Nicholas Cage Calls AI ‘Inhumane’: ‘A Nightmare to Me’
By Movieguide® Contributor
Nicholas Cage recently shared his thoughts on AI as the technology becomes more prevalent in movie making.
“AI is a nightmare to me,” Cage said. “It’s inhumane. You can’t get more inhumane than artificial intelligence…I would be very unhappy if people were taking my art…and appropriating [it].”
He recently had a cameo in THE FLASH, which received a -2 content rating from Movieguide®. The actor revealed that the scene he was featured in on screen was completely different from what he filmed.
“When I went to the picture, it was me fighting a giant spider,” Cage said. “I did not do that. That was not what I did. I don’t think it was [created by] AI. I know Tim [Burton] is upset about AI, as I am. It was CGI, OK, so that they could de-age me, and I’m fighting a spider. I didn’t do any of that, so I don’t know what happened there.”
He expanded on what was actually supposed to take place.
“What I was supposed to do was literally just be standing in an alternate dimension, if you will, and witnessing the destruction of the universe,” he said. “Kal-El was bearing witness [to] the end of a universe, and you can imagine with that short amount of time that I had, what that would mean in terms of what I can convey. I had no dialogue [so I had to] convey with my eyes the emotion. So that’s what I did. I was on set for maybe three hours.”
While AI didn’t alter Cage’s character in THE FLASH, the actor isn’t the first to criticize AI and its dehumanizing effects.
Movieguide® recently reported that the technology is even being used to imitate actors who are dead. Zelda Williams, daughter of the deceased Robin Williams, shared how disturbed she was that AI had been used to recreate her father.
“’These recreations are, at very best, a poor facsimile of greater people, but at their worst, a horrendous Frankensteinian monster, cobbled together from the worst bits of everything this industry is, instead of what it should stand for,’ she said.”
Burton previously shared his thoughts on “feeling quite disturbed by a story that used AI to use his iconic animation style to reimagine popular Disney characters.”
“They had AI do my versions of Disney characters!” Burton told The Independent. “I can’t describe the feeling it gives you. It reminded me of when other cultures say, ‘Don’t take my picture because it is taking away your soul’…What it does is it sucks something from you. It takes something from your soul or psyche; that is very disturbing, especially if it has to do with you. It’s like a robot taking your humanity, your soul.”
He added, “But also it goes into another AI thing, and this is why I think I’m over it with the studio. They can take what you did, BATMAN or whatever, and culturally misappropriate it, or whatever you want to call it. Even though you’re a slave of Disney or Warner Brothers, they can do whatever they want. So in my latter years of life, I’m in quiet revolt against all this.”
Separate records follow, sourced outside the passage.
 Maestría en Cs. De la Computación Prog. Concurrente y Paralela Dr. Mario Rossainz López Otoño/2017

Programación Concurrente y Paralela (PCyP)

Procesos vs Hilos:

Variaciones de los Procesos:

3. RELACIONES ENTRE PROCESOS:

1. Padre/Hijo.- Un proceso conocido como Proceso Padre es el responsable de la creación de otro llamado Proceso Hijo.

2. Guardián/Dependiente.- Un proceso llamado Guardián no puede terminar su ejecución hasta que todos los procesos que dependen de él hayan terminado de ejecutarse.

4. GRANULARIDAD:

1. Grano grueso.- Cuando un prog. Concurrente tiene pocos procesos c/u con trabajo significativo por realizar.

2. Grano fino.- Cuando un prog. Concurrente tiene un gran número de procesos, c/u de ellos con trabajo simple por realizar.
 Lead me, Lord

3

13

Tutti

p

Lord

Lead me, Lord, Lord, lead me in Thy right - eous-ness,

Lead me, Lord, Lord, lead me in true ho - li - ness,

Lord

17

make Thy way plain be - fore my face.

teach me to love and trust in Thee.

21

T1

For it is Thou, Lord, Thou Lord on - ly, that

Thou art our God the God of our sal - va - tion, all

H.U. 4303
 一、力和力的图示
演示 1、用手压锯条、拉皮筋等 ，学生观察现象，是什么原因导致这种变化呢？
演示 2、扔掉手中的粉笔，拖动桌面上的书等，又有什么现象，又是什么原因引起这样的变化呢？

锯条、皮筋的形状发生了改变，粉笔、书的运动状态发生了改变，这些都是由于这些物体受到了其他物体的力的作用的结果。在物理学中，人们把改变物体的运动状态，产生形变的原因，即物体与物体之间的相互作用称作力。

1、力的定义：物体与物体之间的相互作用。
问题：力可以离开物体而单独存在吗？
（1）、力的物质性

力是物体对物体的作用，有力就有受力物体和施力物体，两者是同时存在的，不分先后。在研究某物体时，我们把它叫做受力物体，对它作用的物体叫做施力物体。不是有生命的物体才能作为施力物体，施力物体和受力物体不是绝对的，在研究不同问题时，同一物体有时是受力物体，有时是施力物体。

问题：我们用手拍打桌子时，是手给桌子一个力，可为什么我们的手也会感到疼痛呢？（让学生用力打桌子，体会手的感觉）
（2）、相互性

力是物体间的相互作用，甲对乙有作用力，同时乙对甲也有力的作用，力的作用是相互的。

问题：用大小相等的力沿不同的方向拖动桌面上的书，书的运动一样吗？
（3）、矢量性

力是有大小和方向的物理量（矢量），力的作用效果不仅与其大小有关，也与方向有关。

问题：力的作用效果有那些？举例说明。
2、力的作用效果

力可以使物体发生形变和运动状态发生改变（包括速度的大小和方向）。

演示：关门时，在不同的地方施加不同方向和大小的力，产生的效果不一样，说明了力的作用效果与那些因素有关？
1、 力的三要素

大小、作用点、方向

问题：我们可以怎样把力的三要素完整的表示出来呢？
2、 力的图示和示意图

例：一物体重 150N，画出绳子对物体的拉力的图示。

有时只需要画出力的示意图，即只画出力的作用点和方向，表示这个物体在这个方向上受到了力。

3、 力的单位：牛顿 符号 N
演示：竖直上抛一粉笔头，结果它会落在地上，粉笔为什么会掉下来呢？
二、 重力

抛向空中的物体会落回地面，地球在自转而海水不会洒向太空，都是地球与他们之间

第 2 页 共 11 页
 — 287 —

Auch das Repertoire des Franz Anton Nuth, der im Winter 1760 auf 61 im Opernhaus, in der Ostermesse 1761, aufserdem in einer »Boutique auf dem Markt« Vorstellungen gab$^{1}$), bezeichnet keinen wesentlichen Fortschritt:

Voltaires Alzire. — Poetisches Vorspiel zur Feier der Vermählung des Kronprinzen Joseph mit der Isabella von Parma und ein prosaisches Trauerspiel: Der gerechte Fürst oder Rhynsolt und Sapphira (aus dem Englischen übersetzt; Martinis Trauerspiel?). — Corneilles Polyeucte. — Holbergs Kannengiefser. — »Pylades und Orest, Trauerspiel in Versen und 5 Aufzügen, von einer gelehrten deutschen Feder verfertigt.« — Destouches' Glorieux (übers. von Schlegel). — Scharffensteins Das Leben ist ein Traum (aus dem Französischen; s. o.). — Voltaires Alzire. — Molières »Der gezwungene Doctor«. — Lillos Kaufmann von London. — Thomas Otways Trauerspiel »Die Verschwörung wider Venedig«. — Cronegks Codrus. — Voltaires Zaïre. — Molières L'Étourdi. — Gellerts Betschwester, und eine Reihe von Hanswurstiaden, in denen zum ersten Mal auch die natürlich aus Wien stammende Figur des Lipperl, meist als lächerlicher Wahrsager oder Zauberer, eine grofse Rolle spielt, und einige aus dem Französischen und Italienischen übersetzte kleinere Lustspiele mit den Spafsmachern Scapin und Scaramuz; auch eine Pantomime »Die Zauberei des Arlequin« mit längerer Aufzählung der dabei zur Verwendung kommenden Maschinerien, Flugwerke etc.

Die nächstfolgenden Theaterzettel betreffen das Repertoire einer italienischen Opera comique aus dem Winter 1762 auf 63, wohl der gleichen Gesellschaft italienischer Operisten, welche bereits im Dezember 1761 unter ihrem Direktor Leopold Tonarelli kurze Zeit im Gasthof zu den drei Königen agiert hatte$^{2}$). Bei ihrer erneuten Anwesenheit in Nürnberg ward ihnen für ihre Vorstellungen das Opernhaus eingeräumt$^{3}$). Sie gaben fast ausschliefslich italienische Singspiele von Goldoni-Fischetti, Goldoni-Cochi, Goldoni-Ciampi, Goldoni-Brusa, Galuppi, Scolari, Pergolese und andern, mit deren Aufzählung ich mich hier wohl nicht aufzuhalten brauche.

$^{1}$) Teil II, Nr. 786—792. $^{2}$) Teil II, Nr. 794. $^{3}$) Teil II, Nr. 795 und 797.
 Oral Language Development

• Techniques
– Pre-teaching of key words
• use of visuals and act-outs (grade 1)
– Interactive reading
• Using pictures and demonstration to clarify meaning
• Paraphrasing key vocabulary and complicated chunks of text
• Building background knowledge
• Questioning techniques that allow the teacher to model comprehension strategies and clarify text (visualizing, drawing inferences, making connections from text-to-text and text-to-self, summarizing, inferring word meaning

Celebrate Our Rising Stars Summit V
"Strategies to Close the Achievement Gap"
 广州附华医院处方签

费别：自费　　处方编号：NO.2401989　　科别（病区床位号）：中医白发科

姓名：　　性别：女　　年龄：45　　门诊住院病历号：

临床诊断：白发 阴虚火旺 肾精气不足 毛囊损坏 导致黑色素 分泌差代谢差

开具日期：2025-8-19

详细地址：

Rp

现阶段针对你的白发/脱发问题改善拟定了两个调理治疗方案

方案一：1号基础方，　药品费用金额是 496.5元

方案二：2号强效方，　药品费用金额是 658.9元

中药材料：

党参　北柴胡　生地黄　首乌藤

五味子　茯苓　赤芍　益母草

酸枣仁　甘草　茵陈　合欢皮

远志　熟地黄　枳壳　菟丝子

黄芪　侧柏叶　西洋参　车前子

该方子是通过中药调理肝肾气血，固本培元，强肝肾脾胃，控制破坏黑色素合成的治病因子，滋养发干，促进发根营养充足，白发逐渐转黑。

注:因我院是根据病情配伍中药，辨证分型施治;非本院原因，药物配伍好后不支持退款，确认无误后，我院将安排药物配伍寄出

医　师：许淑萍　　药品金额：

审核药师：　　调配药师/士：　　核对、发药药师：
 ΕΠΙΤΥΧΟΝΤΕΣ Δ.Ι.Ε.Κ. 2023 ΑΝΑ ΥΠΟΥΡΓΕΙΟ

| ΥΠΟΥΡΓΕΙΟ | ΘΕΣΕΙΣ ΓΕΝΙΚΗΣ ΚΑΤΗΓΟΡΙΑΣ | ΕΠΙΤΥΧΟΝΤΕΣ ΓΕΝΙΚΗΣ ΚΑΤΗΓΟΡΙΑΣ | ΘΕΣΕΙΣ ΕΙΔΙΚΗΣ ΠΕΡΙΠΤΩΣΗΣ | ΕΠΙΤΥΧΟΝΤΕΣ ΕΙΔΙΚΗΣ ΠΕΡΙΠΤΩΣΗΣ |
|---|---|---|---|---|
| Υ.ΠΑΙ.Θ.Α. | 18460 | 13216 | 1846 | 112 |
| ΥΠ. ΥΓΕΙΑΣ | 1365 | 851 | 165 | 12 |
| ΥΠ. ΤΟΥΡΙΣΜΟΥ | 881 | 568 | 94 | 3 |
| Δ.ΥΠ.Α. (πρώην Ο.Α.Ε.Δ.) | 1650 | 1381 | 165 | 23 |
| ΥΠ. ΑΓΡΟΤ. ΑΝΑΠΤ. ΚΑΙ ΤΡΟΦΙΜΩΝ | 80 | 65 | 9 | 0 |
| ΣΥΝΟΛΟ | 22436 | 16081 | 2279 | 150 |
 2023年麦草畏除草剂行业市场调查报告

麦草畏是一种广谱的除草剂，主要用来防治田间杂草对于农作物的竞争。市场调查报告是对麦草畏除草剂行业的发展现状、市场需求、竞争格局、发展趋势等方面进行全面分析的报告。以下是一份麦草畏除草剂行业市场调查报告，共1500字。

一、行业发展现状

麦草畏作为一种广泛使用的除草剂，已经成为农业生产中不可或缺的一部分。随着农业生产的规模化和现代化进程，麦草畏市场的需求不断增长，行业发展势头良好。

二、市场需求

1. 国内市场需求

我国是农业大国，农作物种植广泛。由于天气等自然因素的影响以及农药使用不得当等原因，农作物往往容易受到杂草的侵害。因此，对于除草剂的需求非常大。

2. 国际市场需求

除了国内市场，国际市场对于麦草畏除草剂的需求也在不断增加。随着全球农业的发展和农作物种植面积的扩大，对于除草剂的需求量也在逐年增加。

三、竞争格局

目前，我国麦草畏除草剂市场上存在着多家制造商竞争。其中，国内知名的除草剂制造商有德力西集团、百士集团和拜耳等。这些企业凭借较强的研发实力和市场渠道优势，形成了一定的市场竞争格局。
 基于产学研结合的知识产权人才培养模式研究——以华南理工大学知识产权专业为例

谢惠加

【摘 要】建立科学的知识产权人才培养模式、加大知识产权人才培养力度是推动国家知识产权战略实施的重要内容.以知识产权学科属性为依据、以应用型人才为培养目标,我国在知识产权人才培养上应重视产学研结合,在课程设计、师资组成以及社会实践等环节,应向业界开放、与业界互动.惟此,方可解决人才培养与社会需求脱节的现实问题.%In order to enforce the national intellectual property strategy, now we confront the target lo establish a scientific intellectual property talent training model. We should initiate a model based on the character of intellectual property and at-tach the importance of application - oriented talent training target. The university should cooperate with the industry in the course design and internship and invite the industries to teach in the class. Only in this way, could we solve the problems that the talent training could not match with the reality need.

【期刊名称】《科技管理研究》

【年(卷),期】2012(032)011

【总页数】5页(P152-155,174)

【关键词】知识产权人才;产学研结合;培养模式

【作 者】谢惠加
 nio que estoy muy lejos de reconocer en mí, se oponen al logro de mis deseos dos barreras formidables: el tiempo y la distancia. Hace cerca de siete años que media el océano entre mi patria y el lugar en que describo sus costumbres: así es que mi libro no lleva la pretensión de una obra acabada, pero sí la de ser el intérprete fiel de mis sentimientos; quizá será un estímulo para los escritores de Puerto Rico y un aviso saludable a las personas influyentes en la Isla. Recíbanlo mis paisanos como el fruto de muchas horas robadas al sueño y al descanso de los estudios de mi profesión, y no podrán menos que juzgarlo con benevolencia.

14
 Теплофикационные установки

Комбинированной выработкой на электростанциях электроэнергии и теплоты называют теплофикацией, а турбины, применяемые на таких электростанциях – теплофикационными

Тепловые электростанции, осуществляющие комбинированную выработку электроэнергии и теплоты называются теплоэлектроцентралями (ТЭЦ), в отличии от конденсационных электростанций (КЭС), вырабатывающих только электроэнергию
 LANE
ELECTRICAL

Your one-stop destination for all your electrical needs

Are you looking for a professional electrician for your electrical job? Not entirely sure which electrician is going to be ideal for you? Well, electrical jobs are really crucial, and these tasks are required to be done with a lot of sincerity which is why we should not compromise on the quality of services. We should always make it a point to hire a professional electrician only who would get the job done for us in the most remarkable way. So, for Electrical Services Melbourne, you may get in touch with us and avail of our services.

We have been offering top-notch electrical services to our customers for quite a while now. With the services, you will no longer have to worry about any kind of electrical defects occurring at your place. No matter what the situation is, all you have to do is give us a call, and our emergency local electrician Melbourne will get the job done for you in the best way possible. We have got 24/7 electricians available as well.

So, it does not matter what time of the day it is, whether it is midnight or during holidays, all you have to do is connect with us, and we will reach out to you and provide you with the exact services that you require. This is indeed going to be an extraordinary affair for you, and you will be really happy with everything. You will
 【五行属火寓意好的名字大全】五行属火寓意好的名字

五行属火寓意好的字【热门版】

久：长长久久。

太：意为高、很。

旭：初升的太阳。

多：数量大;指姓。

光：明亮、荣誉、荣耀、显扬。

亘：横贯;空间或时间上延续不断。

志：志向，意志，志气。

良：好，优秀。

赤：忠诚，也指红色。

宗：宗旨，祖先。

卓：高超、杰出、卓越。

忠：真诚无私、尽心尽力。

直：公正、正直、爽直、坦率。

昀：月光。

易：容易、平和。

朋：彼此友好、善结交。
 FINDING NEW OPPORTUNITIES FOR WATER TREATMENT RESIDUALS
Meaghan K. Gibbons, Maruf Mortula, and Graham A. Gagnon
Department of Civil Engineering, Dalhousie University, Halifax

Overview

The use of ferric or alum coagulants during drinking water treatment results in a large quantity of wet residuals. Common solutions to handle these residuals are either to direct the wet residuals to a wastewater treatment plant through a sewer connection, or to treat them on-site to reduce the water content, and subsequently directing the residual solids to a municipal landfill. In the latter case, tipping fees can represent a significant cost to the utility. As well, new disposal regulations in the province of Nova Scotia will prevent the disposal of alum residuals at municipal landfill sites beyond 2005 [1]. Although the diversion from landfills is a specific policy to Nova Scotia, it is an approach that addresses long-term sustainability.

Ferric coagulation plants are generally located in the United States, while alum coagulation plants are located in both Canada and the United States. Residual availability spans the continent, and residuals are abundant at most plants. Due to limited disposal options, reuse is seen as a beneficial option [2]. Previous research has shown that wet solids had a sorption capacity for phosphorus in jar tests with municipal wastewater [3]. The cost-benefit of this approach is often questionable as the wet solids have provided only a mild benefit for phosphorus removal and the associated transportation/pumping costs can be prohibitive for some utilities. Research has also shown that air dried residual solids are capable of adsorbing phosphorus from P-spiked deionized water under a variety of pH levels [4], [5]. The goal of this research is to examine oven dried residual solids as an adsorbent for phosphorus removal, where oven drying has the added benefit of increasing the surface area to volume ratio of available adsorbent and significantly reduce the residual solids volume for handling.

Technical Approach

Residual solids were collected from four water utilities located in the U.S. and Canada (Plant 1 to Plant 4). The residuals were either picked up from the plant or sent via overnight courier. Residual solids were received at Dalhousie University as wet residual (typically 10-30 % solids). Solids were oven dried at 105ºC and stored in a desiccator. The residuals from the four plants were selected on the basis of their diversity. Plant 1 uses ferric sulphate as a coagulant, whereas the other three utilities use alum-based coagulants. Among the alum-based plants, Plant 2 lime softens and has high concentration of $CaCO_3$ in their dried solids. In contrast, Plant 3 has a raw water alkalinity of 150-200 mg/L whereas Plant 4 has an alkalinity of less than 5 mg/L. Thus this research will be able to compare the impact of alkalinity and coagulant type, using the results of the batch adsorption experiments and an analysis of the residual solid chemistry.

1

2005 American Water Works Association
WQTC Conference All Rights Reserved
Questions surrounding AI are a topic of contention in the ongoing SAG-AFTRA strike. Movieguide® reported:
…the question of AI looms as SAG seeks to protect its members from being replaced with AI characters.
Crabtree-Ireland shared his concerns about AI’s potential impact on actors.
“If an individual decided to infringe on one of these companies’ copyright-protected content, and distributed it without paying for the licensing rights, that individual would face a great deal of financial and legal ramifications,” Crabtree-Ireland said. “Shouldn’t the individuals whose intellectual property was used to train the AI algorithm at least be equally protected?”